Return every line below as is, leaving out the pictures.

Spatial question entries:
--------------------

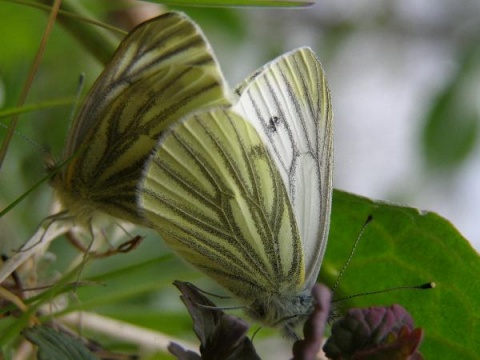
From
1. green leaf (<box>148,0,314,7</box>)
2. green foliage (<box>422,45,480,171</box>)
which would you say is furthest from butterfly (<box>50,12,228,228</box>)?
green foliage (<box>422,45,480,171</box>)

--------------------

**Answer to this task**:
From
1. green leaf (<box>148,0,314,7</box>)
2. green foliage (<box>422,45,480,171</box>)
which would you say is furthest from butterfly (<box>50,12,228,228</box>)?
green foliage (<box>422,45,480,171</box>)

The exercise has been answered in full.